TSMC’s ESH policy aims to reach the goals of “zero incident”
and “sustainable development,” and to make TSMC a
world-class company in environmental, safety and health
management. The Company’s strategies for reaching these
goals are to comply with regulations, promote safety and
health, strengthen recycling and pollution prevention,
manage ESH risks, instill an ESH culture, establish a
green supply chain, and fulfill its related corporate social
responsibilities.
All TSMC manufacturing facilities have received ISO 14001:
2004 certification for environmental management systems
and OHSAS 18001: 2007 certification for occupational safety
and health management systems. All fabs in Taiwan have
also been TOSHMS (Taiwan Occupational Safety and Health
Management System) certified since 2009.
TSMC strives for continuous improvement and actively
seeks to enhance climate change management, pollution
prevention and control, power and resource conservation,
waste reduction and recycling, safety and health
management, fire and explosion prevention and minimize the
impact of earthquake damage, in order to reduce the overall
environmental, safety and health risk.
In 2006, in order to meet regulatory and customer needs
for the management of hazardous materials, TSMC began
to adopt the IECQ QC 080000 Hazardous Substance Process
Management (HSPM) System. All TSMC manufacturing
facilities have been QC 080000 certified since 2007. By
practicing QC 080000, TSMC ensures that its products
comply with regulatory and customer requirements, including
the European Union’s Restriction of Hazardous Substances
(RoHS) Directive, EU Registration, Evaluation, Authorization
and Restriction of Chemicals (REACH), the Montreal Protocol
on substances that deplete the ozone layer, [the halogen
free in electronic products initiative], and Perfluorooctane
Sulfonates (PFOS) restriction standards.
Since 2011, TSMC adopted ISO 50001 Energy Management
System for the continuous improvement of energy
conservation. TSMC Fab 12 Phase 4 data center is Taiwan’s
first facility to earn the ISO 50001 certification for a high
density computing data center. As of early 2014, TSMC has
three fabs-Fab 12 Phase 4/5/6, Fab 14 Phase 3/4 and Fab 15
-that earned the ISO 50001 certifications. Other TSMC fabs
also implement energy management measures consistent
with ISO 50001.
TSMC regularly communicates with suppliers and contractors
regarding environmental, safety and health issues and
encourages them to improve their ESH performance. In line
with this policy, TSMC uses priority work management and
self-management to govern work performed by contractors.
TSMC requires contractors performing Level one high-risk
operations to complete certification for technicians, and
to establish their own OHSAS 18001 safety and health
management system. This self-management is aimed at
increasing the sense of responsibility of TSMC’s contractors,
with the goal of promoting safety awareness and technical
improvement for all contractors in the industry.

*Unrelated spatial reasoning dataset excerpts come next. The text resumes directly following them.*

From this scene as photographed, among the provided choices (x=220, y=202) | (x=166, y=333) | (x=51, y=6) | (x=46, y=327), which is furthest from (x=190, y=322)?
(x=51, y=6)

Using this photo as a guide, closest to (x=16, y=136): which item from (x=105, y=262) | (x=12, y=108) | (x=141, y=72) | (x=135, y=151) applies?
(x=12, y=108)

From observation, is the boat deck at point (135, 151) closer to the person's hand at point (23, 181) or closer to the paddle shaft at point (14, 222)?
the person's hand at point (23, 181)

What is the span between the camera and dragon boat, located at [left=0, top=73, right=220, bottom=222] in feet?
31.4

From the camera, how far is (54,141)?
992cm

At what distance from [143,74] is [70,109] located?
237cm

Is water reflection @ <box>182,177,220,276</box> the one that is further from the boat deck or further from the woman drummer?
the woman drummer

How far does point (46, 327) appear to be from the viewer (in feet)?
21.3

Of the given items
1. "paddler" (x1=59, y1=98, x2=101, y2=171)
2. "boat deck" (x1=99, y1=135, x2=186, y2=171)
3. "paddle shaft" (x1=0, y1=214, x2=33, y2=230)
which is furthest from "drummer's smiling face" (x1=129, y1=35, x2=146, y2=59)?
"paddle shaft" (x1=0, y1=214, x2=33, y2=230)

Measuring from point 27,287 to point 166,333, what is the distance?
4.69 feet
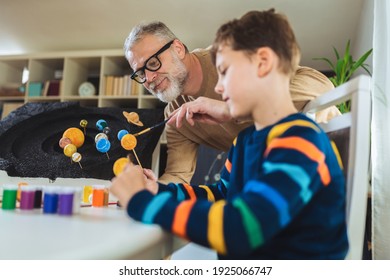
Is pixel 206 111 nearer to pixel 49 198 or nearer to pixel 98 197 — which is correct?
pixel 98 197

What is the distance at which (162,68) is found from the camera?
143cm

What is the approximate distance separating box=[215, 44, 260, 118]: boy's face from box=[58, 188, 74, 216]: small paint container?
1.13 ft

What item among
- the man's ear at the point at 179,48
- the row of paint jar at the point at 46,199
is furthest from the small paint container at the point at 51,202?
the man's ear at the point at 179,48

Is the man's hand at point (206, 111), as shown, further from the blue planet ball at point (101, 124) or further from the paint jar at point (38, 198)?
the paint jar at point (38, 198)

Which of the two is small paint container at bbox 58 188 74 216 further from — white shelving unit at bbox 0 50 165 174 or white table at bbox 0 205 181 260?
white shelving unit at bbox 0 50 165 174

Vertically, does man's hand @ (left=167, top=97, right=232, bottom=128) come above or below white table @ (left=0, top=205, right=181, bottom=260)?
above

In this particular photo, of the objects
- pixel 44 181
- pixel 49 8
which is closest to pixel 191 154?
pixel 44 181

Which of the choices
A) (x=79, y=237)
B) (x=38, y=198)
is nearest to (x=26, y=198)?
(x=38, y=198)

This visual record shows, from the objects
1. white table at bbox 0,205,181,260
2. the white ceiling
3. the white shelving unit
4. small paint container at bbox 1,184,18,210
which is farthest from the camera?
the white shelving unit

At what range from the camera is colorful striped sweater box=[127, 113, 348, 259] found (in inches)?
18.7

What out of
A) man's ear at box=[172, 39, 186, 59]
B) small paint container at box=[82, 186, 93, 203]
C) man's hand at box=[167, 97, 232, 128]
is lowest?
small paint container at box=[82, 186, 93, 203]

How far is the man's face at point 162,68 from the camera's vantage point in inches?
54.8

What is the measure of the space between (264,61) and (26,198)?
0.54 metres

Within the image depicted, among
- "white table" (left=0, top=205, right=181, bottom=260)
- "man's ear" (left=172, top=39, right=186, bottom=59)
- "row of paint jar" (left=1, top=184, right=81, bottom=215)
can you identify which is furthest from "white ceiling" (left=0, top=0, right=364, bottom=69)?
"white table" (left=0, top=205, right=181, bottom=260)
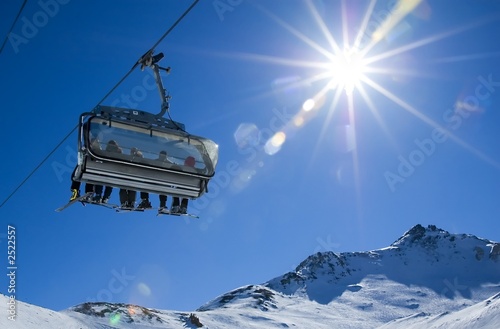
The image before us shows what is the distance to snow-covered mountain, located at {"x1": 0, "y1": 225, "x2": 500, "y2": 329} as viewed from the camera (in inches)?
1880

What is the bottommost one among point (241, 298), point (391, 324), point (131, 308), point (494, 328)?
point (494, 328)

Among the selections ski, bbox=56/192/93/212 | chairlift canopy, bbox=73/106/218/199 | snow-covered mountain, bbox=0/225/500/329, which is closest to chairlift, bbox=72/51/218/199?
chairlift canopy, bbox=73/106/218/199

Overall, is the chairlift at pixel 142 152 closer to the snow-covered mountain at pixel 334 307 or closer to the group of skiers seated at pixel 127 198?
the group of skiers seated at pixel 127 198

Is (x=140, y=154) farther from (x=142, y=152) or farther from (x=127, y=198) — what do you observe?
(x=127, y=198)

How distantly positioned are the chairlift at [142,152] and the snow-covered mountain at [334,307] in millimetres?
26273

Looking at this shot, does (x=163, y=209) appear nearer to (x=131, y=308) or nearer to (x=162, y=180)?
(x=162, y=180)

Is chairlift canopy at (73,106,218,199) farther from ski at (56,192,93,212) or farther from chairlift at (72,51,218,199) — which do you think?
ski at (56,192,93,212)

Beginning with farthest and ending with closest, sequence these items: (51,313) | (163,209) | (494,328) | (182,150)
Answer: (51,313) < (494,328) < (163,209) < (182,150)

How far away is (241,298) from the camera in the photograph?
5212 inches

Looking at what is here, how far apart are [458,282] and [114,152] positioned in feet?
639

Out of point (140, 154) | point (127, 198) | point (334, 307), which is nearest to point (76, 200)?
point (127, 198)

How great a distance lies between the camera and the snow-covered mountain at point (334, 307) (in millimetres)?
47744

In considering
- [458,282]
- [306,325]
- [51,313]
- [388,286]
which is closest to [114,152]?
[51,313]

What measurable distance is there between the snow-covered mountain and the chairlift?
86.2 ft
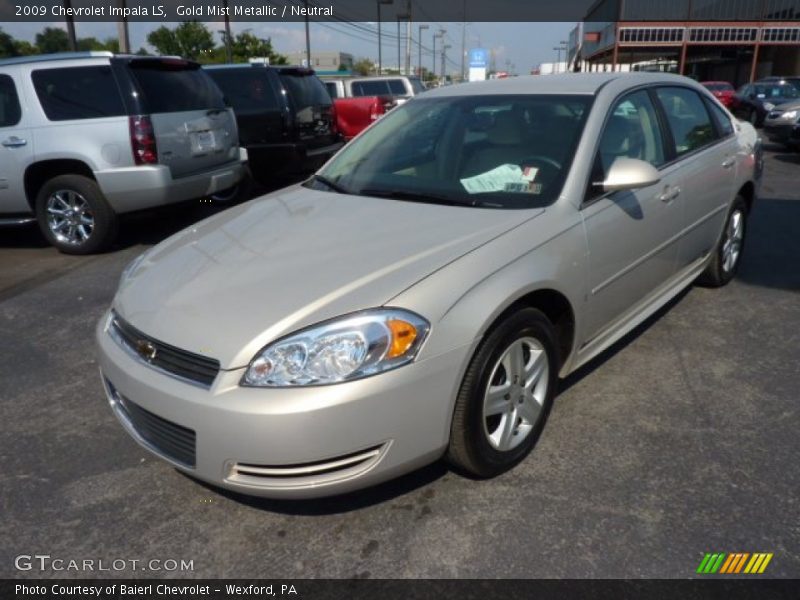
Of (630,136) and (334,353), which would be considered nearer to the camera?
(334,353)

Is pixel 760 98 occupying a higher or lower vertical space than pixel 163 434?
higher

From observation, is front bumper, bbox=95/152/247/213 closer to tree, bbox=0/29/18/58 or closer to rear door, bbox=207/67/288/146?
rear door, bbox=207/67/288/146

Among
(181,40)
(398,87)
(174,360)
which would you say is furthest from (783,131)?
(181,40)

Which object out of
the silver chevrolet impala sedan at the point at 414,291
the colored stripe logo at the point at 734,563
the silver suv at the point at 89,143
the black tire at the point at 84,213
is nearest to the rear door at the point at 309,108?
the silver suv at the point at 89,143

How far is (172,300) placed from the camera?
8.02 ft

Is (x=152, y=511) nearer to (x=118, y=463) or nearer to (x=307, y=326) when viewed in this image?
(x=118, y=463)

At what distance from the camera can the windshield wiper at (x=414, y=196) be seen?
9.76 feet

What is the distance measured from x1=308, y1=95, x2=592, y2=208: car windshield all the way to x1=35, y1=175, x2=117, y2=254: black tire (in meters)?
3.52

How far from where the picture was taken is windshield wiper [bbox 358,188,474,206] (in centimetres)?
298

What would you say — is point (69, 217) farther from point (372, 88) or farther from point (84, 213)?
point (372, 88)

TSMC collaborates with suppliers to improve the sustainability
of the Company’s supply chain regarding ESH-related issues,
such as environmental protection, safety and hygiene code
compliance, daily management, fire protection, and conflict
mineral management. TSMC not only performs on-site
ESH audits at its suppliers’ manufacturing sites, but also
proactively assists them with improving ESH performance.
Besides the requirement of ESH code compliance, energy/
water saving and carbon management of TSMC’s supply
chain is essential to the Company’s green supply chain ideals.

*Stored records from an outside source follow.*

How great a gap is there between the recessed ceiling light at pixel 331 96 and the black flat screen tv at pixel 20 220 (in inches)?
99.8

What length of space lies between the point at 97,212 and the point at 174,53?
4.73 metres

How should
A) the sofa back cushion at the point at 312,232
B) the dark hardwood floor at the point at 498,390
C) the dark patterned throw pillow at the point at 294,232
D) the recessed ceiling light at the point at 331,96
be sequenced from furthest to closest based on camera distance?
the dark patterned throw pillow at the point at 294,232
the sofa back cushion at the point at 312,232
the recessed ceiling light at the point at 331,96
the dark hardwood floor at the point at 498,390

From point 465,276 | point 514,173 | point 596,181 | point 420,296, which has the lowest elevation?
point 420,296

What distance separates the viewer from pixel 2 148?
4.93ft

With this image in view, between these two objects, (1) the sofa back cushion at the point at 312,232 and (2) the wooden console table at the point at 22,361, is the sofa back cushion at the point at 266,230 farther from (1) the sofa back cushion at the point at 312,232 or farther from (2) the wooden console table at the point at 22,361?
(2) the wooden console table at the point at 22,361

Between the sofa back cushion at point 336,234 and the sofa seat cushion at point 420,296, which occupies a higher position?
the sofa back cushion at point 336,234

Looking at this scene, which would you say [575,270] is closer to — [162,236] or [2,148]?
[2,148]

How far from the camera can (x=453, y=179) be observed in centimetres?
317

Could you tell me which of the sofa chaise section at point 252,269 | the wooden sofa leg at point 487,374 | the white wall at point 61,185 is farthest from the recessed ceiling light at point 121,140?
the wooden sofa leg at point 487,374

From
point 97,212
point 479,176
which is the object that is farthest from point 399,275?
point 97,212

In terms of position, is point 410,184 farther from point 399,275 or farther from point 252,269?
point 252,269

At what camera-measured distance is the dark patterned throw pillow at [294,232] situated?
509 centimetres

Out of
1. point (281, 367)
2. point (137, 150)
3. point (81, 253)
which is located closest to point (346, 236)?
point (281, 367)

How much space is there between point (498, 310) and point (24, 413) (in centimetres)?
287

Since 2009, TSMC has required suppliers to set up their
carbon inventory procedures. Since 2010, TSMC collaborated
with selected suppliers to set up product carbon footprints
and has received PAS2050 certifications for 6-inch, 8-inch
and 12-inch finished wafers.
TSMC also monitors potential water shortages in the supply
chain and investigates the supply chain’s water inventory.

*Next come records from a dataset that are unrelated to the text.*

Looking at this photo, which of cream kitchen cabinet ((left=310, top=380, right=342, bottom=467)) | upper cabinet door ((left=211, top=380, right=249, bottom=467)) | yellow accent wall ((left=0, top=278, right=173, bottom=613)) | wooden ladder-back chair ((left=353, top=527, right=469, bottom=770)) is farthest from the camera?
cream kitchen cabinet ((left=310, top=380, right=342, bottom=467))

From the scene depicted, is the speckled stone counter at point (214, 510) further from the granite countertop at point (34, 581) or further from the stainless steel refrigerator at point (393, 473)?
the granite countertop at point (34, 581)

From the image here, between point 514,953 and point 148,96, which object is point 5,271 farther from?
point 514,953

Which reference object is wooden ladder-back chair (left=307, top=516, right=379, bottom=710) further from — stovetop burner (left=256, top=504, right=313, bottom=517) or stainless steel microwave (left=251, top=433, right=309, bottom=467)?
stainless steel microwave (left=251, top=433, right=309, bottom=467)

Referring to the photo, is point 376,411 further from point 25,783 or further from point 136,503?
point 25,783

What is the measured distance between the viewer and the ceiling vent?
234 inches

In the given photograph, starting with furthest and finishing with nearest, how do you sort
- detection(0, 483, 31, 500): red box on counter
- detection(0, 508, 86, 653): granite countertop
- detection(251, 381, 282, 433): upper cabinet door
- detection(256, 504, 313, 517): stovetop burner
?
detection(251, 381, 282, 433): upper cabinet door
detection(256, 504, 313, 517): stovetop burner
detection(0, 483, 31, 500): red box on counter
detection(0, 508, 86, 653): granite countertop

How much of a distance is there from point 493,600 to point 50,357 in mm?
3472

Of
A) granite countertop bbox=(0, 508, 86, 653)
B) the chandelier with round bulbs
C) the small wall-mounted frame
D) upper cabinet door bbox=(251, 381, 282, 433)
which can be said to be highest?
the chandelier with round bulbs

TSMC is also preparing to work with suppliers on water
footprinting and conservation plans. The ESH management
programs of TSMC suppliers are tied to a sustainability
index that includes three components: the Green Index,
the Social Index and the Risk Index. The “Green Index”
includes environmental management systems, regulatory
compliance, hazardous substance management, conflict
mineral investigation, greenhouse gas inventory and other
green activities. The “Social Index” includes labor and ethical
conduct. Both of the “Green” and “Social” indices are
consistent with the Electronic Industry Citizenship Coalition
(EICC) code of conduct. The “Risk Index” includes safety
and health management, fire prevention, natural disaster
mitigation, IT interruption recovery, transportation reliability,
supply chain management, pandemic response planning and
a business continuity plan. This sustainability index is applied
to TSMC’s critical suppliers.
7.2.1 Environmental Protection
Greenhouse Gas (GHG) Emission Reduction
TSMC is an active participant in international environmental
regulatory and protection programs. TSMC achieved its
voluntary PFC emissions reduction goal as per its commitment
to the World Semiconductor Council (WSC) and the Taiwan
Environmental Protection Administration (EPA) in 2010.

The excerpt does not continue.